• _EXERCISE AIM_: Restate the listing exactly.

┌─ DATASET RECORDS

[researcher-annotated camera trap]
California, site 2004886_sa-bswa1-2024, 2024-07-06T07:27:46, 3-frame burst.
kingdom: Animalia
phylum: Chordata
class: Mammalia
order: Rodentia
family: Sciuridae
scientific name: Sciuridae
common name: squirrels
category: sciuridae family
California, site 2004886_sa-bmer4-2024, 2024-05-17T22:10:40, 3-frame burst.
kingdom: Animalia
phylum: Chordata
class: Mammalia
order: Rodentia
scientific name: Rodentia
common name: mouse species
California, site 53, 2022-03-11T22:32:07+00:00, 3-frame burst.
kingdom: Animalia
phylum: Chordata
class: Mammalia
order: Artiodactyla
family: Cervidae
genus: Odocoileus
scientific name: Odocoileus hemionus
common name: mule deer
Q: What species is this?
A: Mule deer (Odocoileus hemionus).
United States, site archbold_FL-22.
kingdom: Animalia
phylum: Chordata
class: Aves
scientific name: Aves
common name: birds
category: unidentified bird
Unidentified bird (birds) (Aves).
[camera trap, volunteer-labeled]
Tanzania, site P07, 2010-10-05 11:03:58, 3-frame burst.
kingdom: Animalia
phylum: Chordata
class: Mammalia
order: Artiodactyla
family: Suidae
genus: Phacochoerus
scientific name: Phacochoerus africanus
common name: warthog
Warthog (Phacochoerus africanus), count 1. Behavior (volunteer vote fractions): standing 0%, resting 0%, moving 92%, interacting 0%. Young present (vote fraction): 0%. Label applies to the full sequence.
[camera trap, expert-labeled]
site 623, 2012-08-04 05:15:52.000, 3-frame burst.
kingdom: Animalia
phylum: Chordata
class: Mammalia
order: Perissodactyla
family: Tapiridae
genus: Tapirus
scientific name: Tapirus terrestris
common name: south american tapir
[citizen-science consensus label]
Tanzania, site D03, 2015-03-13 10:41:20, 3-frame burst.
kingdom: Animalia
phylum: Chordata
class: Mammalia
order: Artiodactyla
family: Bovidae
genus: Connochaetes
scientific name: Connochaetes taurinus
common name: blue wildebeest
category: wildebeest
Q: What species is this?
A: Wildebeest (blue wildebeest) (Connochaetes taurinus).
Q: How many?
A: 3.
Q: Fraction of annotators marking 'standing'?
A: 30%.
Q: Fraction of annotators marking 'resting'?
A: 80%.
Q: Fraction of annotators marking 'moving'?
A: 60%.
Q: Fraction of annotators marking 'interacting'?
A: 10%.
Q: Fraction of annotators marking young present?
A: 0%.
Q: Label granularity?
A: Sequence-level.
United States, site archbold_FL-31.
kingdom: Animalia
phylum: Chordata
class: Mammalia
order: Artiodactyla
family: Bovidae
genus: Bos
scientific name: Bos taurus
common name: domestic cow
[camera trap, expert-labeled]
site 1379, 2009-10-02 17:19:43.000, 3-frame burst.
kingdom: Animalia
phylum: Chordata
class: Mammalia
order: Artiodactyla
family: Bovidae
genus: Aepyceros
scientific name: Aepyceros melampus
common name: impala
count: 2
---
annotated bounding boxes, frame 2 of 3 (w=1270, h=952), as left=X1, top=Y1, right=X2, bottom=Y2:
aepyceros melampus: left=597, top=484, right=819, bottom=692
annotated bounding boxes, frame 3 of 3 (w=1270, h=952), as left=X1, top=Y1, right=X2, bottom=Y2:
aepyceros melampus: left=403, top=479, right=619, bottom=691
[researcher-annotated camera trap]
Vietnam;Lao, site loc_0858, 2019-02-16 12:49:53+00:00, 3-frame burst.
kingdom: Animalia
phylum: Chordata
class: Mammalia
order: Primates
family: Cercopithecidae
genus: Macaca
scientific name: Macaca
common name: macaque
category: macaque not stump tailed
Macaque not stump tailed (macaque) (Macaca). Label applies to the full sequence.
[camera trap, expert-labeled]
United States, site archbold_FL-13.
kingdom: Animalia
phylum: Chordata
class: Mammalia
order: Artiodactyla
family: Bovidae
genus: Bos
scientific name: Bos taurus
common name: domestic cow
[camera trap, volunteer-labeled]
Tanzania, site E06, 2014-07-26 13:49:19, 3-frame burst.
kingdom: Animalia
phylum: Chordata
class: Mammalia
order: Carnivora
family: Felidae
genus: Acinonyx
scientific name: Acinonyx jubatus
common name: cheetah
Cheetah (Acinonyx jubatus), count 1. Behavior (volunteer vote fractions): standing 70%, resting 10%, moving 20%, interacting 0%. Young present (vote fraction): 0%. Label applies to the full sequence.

└─

• _TASK OUTPUT_:
[researcher-annotated camera trap]
California, site 2004886_sa-bswa1-2024, 2024-07-06T07:27:46, 3-frame burst.
kingdom: Animalia
phylum: Chordata
class: Mammalia
order: Rodentia
family: Sciuridae
scientific name: Sciuridae
common name: squirrels
category: sciuridae family
California, site 2004886_sa-bmer4-2024, 2024-05-17T22:10:40, 3-frame burst.
kingdom: Animalia
phylum: Chordata
class: Mammalia
order: Rodentia
scientific name: Rodentia
common name: mouse species
California, site 53, 2022-03-11T22:32:07+00:00, 3-frame burst.
kingdom: Animalia
phylum: Chordata
class: Mammalia
order: Artiodactyla
family: Cervidae
genus: Odocoileus
scientific name: Odocoileus hemionus
common name: mule deer
Q: What species is this?
A: Mule deer (Odocoileus hemionus).
United States, site archbold_FL-22.
kingdom: Animalia
phylum: Chordata
class: Aves
scientific name: Aves
common name: birds
category: unidentified bird
Unidentified bird (birds) (Aves).
[camera trap, volunteer-labeled]
Tanzania, site P07, 2010-10-05 11:03:58, 3-frame burst.
kingdom: Animalia
phylum: Chordata
class: Mammalia
order: Artiodactyla
family: Suidae
genus: Phacochoerus
scientific name: Phacochoerus africanus
common name: warthog
Warthog (Phacochoerus africanus), count 1. Behavior (volunteer vote fractions): standing 0%, resting 0%, moving 92%, interacting 0%. Young present (vote fraction): 0%. Label applies to the full sequence.
[camera trap, expert-labeled]
site 623, 2012-08-04 05:15:52.000, 3-frame burst.
kingdom: Animalia
phylum: Chordata
class: Mammalia
order: Perissodactyla
family: Tapiridae
genus: Tapirus
scientific name: Tapirus terrestris
common name: south american tapir
[citizen-science consensus label]
Tanzania, site D03, 2015-03-13 10:41:20, 3-frame burst.
kingdom: Animalia
phylum: Chordata
class: Mammalia
order: Artiodactyla
family: Bovidae
genus: Connochaetes
scientific name: Connochaetes taurinus
common name: blue wildebeest
category: wildebeest
Q: What species is this?
A: Wildebeest (blue wildebeest) (Connochaetes taurinus).
Q: How many?
A: 3.
Q: Fraction of annotators marking 'standing'?
A: 30%.
Q: Fraction of annotators marking 'resting'?
A: 80%.
Q: Fraction of annotators marking 'moving'?
A: 60%.
Q: Fraction of annotators marking 'interacting'?
A: 10%.
Q: Fraction of annotators marking young present?
A: 0%.
Q: Label granularity?
A: Sequence-level.
United States, site archbold_FL-31.
kingdom: Animalia
phylum: Chordata
class: Mammalia
order: Artiodactyla
family: Bovidae
genus: Bos
scientific name: Bos taurus
common name: domestic cow
[camera trap, expert-labeled]
site 1379, 2009-10-02 17:19:43.000, 3-frame burst.
kingdom: Animalia
phylum: Chordata
class: Mammalia
order: Artiodactyla
family: Bovidae
genus: Aepyceros
scientific name: Aepyceros melampus
common name: impala
count: 2
---
annotated bounding boxes, frame 2 of 3 (w=1270, h=952), as left=X1, top=Y1, right=X2, bottom=Y2:
aepyceros melampus: left=597, top=484, right=819, bottom=692
annotated bounding boxes, frame 3 of 3 (w=1270, h=952), as left=X1, top=Y1, right=X2, bottom=Y2:
aepyceros melampus: left=403, top=479, right=619, bottom=691
[researcher-annotated camera trap]
Vietnam;Lao, site loc_0858, 2019-02-16 12:49:53+00:00, 3-frame burst.
kingdom: Animalia
phylum: Chordata
class: Mammalia
order: Primates
family: Cercopithecidae
genus: Macaca
scientific name: Macaca
common name: macaque
category: macaque not stump tailed
Macaque not stump tailed (macaque) (Macaca). Label applies to the full sequence.
[camera trap, expert-labeled]
United States, site archbold_FL-13.
kingdom: Animalia
phylum: Chordata
class: Mammalia
order: Artiodactyla
family: Bovidae
genus: Bos
scientific name: Bos taurus
common name: domestic cow
[camera trap, volunteer-labeled]
Tanzania, site E06, 2014-07-26 13:49:19, 3-frame burst.
kingdom: Animalia
phylum: Chordata
class: Mammalia
order: Carnivora
family: Felidae
genus: Acinonyx
scientific name: Acinonyx jubatus
common name: cheetah
Cheetah (Acinonyx jubatus), count 1. Behavior (volunteer vote fractions): standing 70%, resting 10%, moving 20%, interacting 0%. Young present (vote fraction): 0%. Label applies to the full sequence.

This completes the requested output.